La segunda vez que trabajé para Pineda fue en 2015. En ese entonces yo tenía un empleo paralelo al oficio de pintor, de horarios complicados, pero estable. Me hacía ilusión serle útil de nuevo. Hice un esfuerzo con mi agenda y fui su asistente de taller. Para ese momento, su obra había ganado aún más ventas y reconocimiento. A mayor éxito, quedaba menos tiempo para compartir con él fuera del taller. Por eso fue tan especial para mí aquella tarde en que, después de comer, le hice preguntas más personales y él se explayó. Habló incluso de otros artistas y escritores dominicanos. Me limitaré a contar parte de lo que me ayudó a entender su obra más a fondo.

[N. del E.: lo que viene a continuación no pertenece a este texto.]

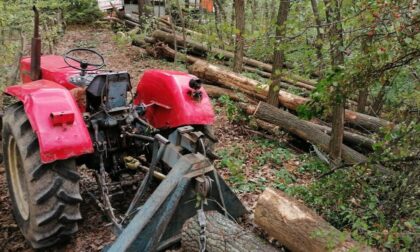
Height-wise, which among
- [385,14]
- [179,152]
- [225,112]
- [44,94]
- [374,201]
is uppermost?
[385,14]

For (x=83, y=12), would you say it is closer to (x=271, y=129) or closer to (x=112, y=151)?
(x=271, y=129)

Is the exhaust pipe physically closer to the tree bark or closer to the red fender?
Answer: the red fender

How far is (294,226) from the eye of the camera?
356 cm

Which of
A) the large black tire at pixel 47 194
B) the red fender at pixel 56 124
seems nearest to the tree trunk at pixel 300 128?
the red fender at pixel 56 124

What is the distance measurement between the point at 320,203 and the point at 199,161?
80.1 inches

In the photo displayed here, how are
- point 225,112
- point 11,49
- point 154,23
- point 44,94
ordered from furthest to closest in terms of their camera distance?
point 154,23 < point 11,49 < point 225,112 < point 44,94

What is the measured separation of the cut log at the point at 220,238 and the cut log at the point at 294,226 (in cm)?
45

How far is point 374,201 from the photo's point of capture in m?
4.02

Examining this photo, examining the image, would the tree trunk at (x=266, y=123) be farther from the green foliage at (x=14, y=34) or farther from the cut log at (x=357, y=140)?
the green foliage at (x=14, y=34)

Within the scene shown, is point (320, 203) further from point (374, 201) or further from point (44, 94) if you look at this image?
point (44, 94)

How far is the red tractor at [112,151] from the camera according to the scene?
2.99 meters

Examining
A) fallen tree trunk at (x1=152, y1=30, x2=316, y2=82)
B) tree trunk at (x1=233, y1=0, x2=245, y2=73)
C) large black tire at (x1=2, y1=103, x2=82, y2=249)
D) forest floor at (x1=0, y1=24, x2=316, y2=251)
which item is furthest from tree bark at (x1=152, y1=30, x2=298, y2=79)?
large black tire at (x1=2, y1=103, x2=82, y2=249)

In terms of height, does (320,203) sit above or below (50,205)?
below


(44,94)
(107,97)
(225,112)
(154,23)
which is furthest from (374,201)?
(154,23)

Me dijo que tuvo una infancia feliz en Barahona. Nunca jugó pelota ni deportes individuales o grupales. No le gustaban. Prefería las plantas y las flores. Me comentó que si dejase el arte, la sustituiría por la jardinería. Que de pequeño, todos sabían que él era distinto, pero que nunca lo agredieron, ni física ni verbalmente. Si alguna vez a alguien le disgustó su color de piel, su apariencia, su origen humilde o sus preferencias, él nunca se dio cuenta, aunque sí sintió la soledad, hasta que un día vio un video musical de otro Jorge: Boy George. Se alegró muchísimo al verlo, me contó. “Éramos dos Georges muy distintos, me emocioné: ¡habían más como yo!”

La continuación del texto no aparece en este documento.